This is an argument I've made my entire adult life, that there is nothing good out there among the "serious set" (though a lot of genre is good); that everything from the "serious set" is meant only to offend; that offense is considered excellence (the only possible way these people can be excellent); and that it's all possible as dominant only because of dominant funding; that it all starts with the universities (supported by their graduates, who have never read Shakespeare and anyway couldn't begin to appreciate him); and that the only reason it continues is because it is so massive and pervasive that it is able to lock out all antagonistic input.

Right now I make this only as an observation, rather than as an extended argument.  It certainly is true that there's nothing good out there.  The questions are:

--Can the elites effectively be mocked?
--Can their lock be broken?
--Are there men out there who can write?
--Is there a public that can appreciate?

And I suppose the most important question is: What in ethos is necessary to produce good literature?  It does seem to necessitate all three; elites, writers, public.  It's only the elites that for sure are crap, I expect that there are writers, and there would quickly be a ready public.  Tea Party Tea Party.  I have such hopes, because this is a rising up of contempt, and contempt is the only proper appreciation of our present high culture.

How many good colleges and universities are there out there?  Hillsdale College seems fine.  There must be two or three more.  That's not going to constitute a very large population.  Universities and colleges, fundamentally all of them, are government structures; without government funding they collapse.  But there is tenure.  With tenure they're fossils, they can not be changed.  Can government be changed?  Can government simply defund?  To simply defund, to tie funding to tuition; that is, to the market place, would certainly change the nature of what is taught.  With parents as the market place it's impossible that educational quality wouldn't improve.  --But this is a bit long term in terms of simply getting some good novels out there.

Conservative non-fiction does very well.  Why should not a conservative novel, one expressive of traditional values, also not do well?  It would not do well among critics, it should do well among the public.  Who reads novels?  With "serious novels" only the "serious set", because nobody else will read stink, but those people don't define who reads novels, they only define who reads present novels.  If a serious, traditional novel were written with a Tom Clancy capacity for story, if it were published and pushed by a number of people, it could be successful; elite condemning opinion would be ignored, simply because the elites are coming to be ignored.

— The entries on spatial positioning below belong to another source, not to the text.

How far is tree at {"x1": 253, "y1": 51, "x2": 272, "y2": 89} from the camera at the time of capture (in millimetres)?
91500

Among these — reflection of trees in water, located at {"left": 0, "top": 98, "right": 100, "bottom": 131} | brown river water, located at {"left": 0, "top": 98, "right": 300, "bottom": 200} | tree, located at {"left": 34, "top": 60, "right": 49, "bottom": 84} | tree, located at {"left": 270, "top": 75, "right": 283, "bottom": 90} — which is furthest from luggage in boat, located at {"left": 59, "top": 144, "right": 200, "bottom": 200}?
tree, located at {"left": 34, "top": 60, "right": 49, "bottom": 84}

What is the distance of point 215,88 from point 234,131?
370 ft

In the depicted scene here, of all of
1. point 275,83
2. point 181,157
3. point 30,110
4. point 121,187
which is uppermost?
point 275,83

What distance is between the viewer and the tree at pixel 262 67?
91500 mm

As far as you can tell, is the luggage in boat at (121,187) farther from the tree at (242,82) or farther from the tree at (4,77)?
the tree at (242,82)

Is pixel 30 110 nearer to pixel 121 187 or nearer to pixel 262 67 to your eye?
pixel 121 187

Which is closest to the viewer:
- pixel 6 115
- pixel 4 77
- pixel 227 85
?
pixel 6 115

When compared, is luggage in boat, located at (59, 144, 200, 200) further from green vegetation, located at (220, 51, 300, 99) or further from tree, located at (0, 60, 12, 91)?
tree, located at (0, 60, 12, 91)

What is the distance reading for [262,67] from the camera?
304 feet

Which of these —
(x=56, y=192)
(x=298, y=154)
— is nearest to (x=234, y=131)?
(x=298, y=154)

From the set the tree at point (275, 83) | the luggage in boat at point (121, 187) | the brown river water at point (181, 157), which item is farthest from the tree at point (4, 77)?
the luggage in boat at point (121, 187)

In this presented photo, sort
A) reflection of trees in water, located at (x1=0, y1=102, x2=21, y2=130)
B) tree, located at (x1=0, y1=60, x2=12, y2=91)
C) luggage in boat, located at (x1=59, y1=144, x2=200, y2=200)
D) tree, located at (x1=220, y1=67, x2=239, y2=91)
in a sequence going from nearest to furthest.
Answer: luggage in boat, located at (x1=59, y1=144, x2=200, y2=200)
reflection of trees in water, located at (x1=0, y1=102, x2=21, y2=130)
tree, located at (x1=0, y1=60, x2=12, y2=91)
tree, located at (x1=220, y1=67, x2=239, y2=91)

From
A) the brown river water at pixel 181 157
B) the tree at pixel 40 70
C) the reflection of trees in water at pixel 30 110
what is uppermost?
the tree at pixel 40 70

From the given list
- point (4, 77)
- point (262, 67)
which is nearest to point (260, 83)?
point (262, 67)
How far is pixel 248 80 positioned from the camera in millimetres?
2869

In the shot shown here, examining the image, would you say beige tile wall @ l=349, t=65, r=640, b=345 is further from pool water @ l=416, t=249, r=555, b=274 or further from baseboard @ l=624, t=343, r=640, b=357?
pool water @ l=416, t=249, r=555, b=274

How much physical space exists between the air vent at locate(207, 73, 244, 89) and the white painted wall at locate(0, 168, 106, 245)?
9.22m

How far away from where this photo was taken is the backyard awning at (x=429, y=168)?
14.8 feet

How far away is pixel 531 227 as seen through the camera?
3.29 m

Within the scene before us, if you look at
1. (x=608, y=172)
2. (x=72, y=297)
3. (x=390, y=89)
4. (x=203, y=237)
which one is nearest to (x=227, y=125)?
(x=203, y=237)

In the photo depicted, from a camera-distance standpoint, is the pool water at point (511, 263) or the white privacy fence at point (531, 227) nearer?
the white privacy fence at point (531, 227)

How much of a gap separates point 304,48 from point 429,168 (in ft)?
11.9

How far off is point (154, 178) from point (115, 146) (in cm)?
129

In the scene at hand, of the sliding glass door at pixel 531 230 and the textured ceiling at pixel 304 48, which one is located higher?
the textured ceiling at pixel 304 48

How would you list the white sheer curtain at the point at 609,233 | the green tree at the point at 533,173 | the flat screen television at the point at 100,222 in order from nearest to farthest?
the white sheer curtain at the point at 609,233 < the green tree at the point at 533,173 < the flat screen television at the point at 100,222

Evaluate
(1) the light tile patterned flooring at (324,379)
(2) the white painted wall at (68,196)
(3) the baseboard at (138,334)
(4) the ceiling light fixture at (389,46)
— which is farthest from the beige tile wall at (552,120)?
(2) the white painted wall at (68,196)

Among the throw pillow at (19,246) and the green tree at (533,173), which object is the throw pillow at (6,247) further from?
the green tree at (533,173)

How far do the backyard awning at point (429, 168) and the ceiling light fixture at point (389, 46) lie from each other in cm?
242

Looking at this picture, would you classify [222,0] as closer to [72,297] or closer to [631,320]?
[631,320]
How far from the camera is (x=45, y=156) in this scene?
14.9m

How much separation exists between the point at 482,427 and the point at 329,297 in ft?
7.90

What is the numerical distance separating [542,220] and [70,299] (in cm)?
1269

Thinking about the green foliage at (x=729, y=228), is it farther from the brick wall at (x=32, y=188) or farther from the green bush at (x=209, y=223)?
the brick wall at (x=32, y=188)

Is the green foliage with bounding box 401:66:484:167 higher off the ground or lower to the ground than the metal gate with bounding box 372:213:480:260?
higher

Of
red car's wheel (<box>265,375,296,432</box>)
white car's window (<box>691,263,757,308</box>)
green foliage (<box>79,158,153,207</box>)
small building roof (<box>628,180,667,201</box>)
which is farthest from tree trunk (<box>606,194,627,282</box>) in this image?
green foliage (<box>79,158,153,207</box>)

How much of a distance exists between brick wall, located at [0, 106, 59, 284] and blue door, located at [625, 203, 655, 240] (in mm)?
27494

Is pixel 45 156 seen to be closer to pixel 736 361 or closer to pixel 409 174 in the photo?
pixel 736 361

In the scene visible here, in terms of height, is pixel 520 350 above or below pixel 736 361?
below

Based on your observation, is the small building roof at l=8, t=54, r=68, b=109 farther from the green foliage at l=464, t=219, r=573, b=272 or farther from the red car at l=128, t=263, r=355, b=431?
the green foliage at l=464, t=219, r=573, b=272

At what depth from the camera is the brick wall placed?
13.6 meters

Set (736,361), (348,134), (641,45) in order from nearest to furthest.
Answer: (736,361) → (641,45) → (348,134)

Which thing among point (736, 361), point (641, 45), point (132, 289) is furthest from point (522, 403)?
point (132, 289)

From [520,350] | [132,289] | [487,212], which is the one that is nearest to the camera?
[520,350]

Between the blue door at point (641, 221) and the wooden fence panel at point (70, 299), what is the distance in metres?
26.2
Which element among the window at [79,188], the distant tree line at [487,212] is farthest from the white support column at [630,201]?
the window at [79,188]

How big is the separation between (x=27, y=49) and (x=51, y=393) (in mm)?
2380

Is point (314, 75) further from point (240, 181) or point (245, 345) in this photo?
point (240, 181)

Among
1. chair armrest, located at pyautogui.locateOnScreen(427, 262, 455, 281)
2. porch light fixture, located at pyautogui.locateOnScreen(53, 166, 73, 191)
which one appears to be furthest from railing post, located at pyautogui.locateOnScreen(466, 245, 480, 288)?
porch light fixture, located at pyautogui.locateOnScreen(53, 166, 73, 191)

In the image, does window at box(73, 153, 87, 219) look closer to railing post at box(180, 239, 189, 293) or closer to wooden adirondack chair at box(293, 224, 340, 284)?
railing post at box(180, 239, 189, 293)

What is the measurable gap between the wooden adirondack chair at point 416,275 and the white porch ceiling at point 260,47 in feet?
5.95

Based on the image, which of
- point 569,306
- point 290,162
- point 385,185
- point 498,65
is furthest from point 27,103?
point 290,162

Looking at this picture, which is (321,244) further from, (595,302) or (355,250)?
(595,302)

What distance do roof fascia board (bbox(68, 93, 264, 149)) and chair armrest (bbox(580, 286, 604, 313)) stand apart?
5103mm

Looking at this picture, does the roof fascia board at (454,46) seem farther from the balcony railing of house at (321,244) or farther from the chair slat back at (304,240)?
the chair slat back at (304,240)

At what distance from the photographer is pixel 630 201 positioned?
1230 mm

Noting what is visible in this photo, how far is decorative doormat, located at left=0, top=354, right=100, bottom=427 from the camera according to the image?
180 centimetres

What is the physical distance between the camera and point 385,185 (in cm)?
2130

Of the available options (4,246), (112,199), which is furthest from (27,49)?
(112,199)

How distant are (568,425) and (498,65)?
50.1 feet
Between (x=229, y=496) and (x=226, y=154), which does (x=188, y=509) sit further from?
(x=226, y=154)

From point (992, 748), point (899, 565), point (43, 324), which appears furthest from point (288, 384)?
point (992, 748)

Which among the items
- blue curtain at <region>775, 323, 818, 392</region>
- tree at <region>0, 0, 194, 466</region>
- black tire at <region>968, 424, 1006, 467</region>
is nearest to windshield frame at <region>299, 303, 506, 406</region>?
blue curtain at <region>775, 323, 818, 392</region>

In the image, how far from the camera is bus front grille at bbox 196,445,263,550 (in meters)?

So, how many people to make a revolution?  If Fox can succeed, a serious decent novel can succeed.  There's not much money in it, but it can succeed.  It can succeed because the gate-keepers have lost their ability to snottily shame.  In the present climate it would not take many men to make a revolution, just a number who have decided it's time.  Tea Party Tea party.  It could happen.  --Make it twelve.

(Note: I'm not considering the ethos that can create great literature, only the ethos that can support good literature.  --The gate-keepers have to be by-passed.)  (Art has been rotten longer than literature, literature rotten longer than film.  They all have reached rotten.)